Um den vollständigen Masernschutz zu bekommen, empfiehlt die Ständige Impfkommission (STIKO) zwei Impfungen bis zum Ende des zwei­ten Le­bensjahres. Den Auswertungen im BARMER Arzneimittelreport zu­folge, ha­ben hochgerechnet 12.700 Erstklässler in Mecklenburg-Vorpom­mern die vollständige Grundimmunisierung. Demgegenüber stehen knapp 1.350 Kin­der dieser Altersgruppe ohne ausreichenden Schutz.
Immerhin 1,3 Prozent der Sechsjährigen sind komplett ungeimpft (Bund: 5,2 Prozent). „Un­bestrit­ten hat Mecklenburg-Vorpommern eine der höchsten Masernimpfquo­ten bundesweit. Erschreckend ist jedoch, dass die Zahl derjenigen, die nicht o­der nicht vollständig geimpft sind, nach unserer Studie sehr viel höher ist, als bisher angenommen. Man darf nicht vergessen, dass Masern keine harm­lose Kinderkrankheit sind, sondern es bei jedem zehn­ten Erkranktem zu ernsten Komplikationen kommen kann“, warnt der BARMER-Landeschef.

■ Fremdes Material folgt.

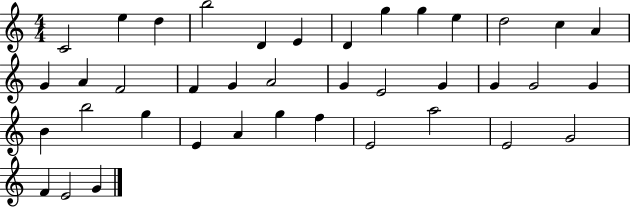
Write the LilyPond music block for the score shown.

{
  \clef treble
  \numericTimeSignature
  \time 4/4
  \key c \major
  c'2 e''4 d''4 | b''2 d'4 e'4 | d'4 g''4 g''4 e''4 | d''2 c''4 a'4 | \break g'4 a'4 f'2 | f'4 g'4 a'2 | g'4 e'2 g'4 | g'4 g'2 g'4 | \break b'4 b''2 g''4 | e'4 a'4 g''4 f''4 | e'2 a''2 | e'2 g'2 | \break f'4 e'2 g'4 | \bar "|."
}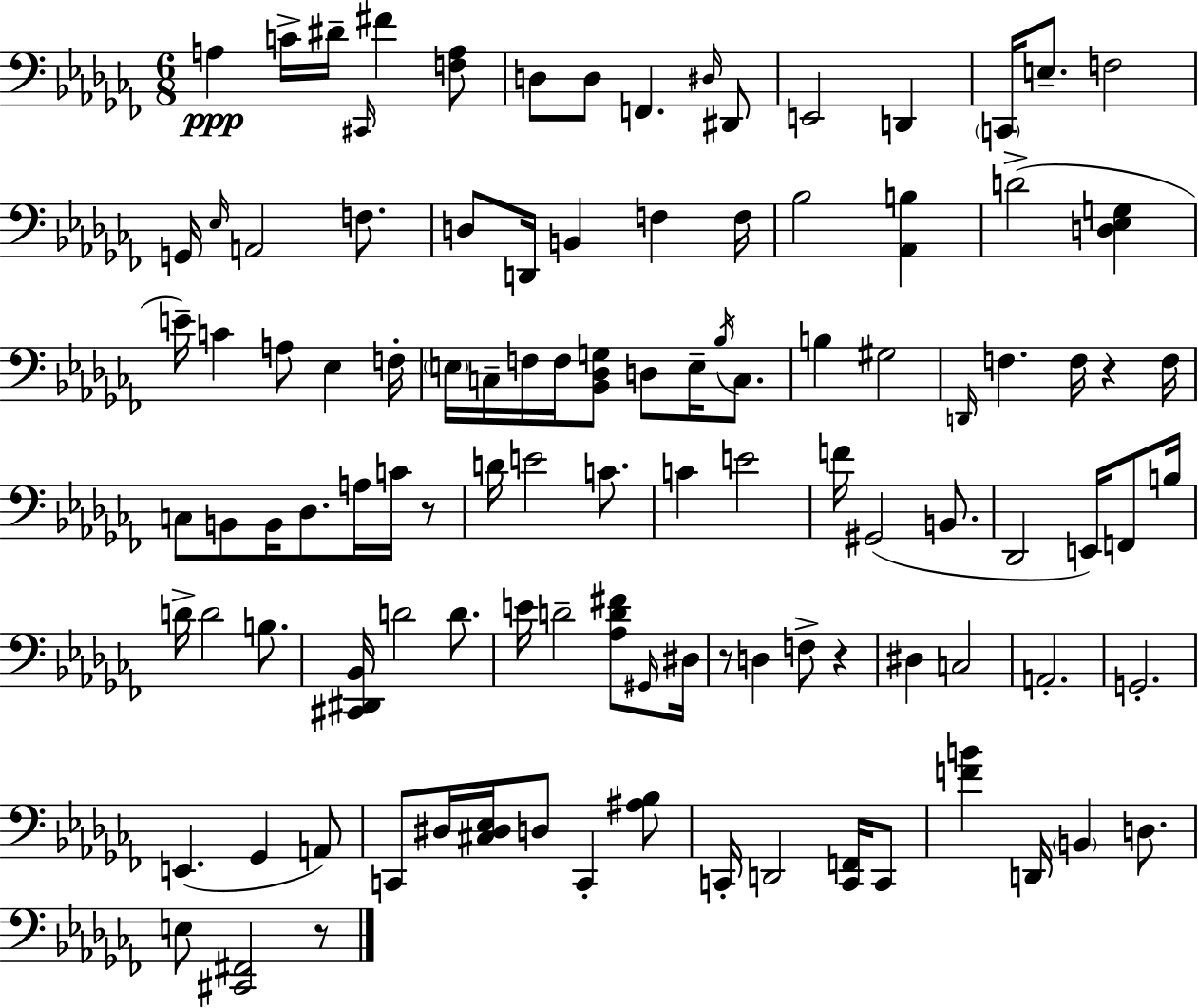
{
  \clef bass
  \numericTimeSignature
  \time 6/8
  \key aes \minor
  a4\ppp c'16-> dis'16-- \grace { cis,16 } fis'4 <f a>8 | d8 d8 f,4. \grace { dis16 } | dis,8 e,2 d,4 | \parenthesize c,16 e8.-- f2 | \break g,16 \grace { ees16 } a,2 | f8. d8 d,16 b,4 f4 | f16 bes2 <aes, b>4 | d'2->( <d ees g>4 | \break e'16--) c'4 a8 ees4 | f16-. \parenthesize e16 c16-- f16 f16 <bes, des g>8 d8 e16-- | \acciaccatura { bes16 } c8. b4 gis2 | \grace { d,16 } f4. f16 | \break r4 f16 c8 b,8 b,16 des8. | a16 c'16 r8 d'16 e'2 | c'8. c'4 e'2 | f'16 gis,2( | \break b,8. des,2 | e,16) f,8 b16 d'16-> d'2 | b8. <cis, dis, bes,>16 d'2 | d'8. e'16 d'2-- | \break <aes d' fis'>8 \grace { gis,16 } dis16 r8 d4 | f8-> r4 dis4 c2 | a,2.-. | g,2.-. | \break e,4.( | ges,4 a,8) c,8 dis16 <cis dis ees>16 d8 | c,4-. <ais bes>8 c,16-. d,2 | <c, f,>16 c,8 <f' b'>4 d,16 \parenthesize b,4 | \break d8. e8 <cis, fis,>2 | r8 \bar "|."
}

Ausrottung derzeit unwahrscheinlich

Unter den Zweijährigen im Nordosten ist ebenfalls nur ein geringer Teil über­haupt nicht geimpft. Lediglich 2,5 Prozent haben keine der beiden notwendi­gen Masernimpfungen bekommen. Vollständig immunisiert sind allerdings auch nur 76 Prozent dieser Altersgruppe. „Das ist ein alarmierendes Ergeb­nis. Gerade Kinder bis zu zwei Jahren erkranken statistisch gesehen am häufigsten an Masern. Diese Zahlen zeigen, wie unwahrscheinlich die Aus­rottung der Krankheit derzeit ist“, macht Henning Kutzbach deutlich.
Es brau­che deshalb mehr zielgruppenspezifische Impf­kampagnen, um die Skepsis und mög­liche Ängste vor Impfungen abzu­bauen. Diesbezüglich begrüßt der BARMER-Landeschef die Landesinitiative „MV-impft“ sowie die breite Unter­stützung aus dem Landtag hinsichtlich der Ein­führung einer bundes­weiten Impfpflicht. „Unsere Auswertungen zeigen den dringlichen Handlungsbe­darf.“

Die BARMER-Studie wurde auf Basis von Routinedaten von Versicherten und unabhängig von der Existenz eines Impfpasses durchgeführt. Darin un­terscheidet sie sich beispielweise von den regelmäßig vom Robert-Koch-Institut veröffentlichen Impfquoten, die auf Daten der Schuleingangsuntersu­chungen basieren. „Unsere Vorgehensweise hat den Vorteil, dass wir auch diejenigen Kin­der und Jugendlichen erfassen konnten, die überhaupt nicht geimpft sind. Dadurch können wir ein realistischeres Bild der Impfquote ab­bilden“, erklärt Henning Kutz­bach. Aktuell sind bei der BARMER in Mecklen­burg-Vorpom­mern mit knapp 269.000 Menschen fast 17 Prozent im Land versichert.

Warum nicht geimpft wird

Anhand der BARMER-Daten ist auch untersucht worden, welche Faktoren Einfluss auf den Impfschutz bei Kindern haben. Dabei hat sich unter ande­rem ein Zusammenhang zwischen der Präferenz für Homöopathie und der Ablehnung von Impfungen offenbart. Auch bei Kindern mit besonders jungen oder älteren Müttern ist die Wahrscheinlichkeit höher, nicht vollständig ge­impft zu sein. Gleiches gilt den Auswertungen zufolge auch für Kinder von Eltern ohne anerkannte Berufsausbildung. Das Geschlecht des Kindes hat hingegen keinen Einfluss auf den Impfstatus. Und jene, die am Kinder- und Jugendprogramm der BARMER teilnehmen, haben statistisch gesehen eine höhere Wahrscheinlichkeit, vollständig geimpft zu sein.

Einen Schritt hin zu mehr Impfbereitschaft geht die BARMER mit dem digita­len Impfplaner. Dieser gibt Auskunft über den Impfstatus und erinnert an feh­lende oder aufzufrischende Impfungen. Versicherte können den Impfplaner kostenlos nutzen. „Es ist eine gesamtgesellschaftliche Aufgabe, den Schutz gegen Infektionskrankhei­ten zu etablieren und diese bestenfalls auszurot­ten“, sagt Henning Kutzbach, weshalb die BARMER auf allen Kommunikati­onswegen für Impfungen wirbt.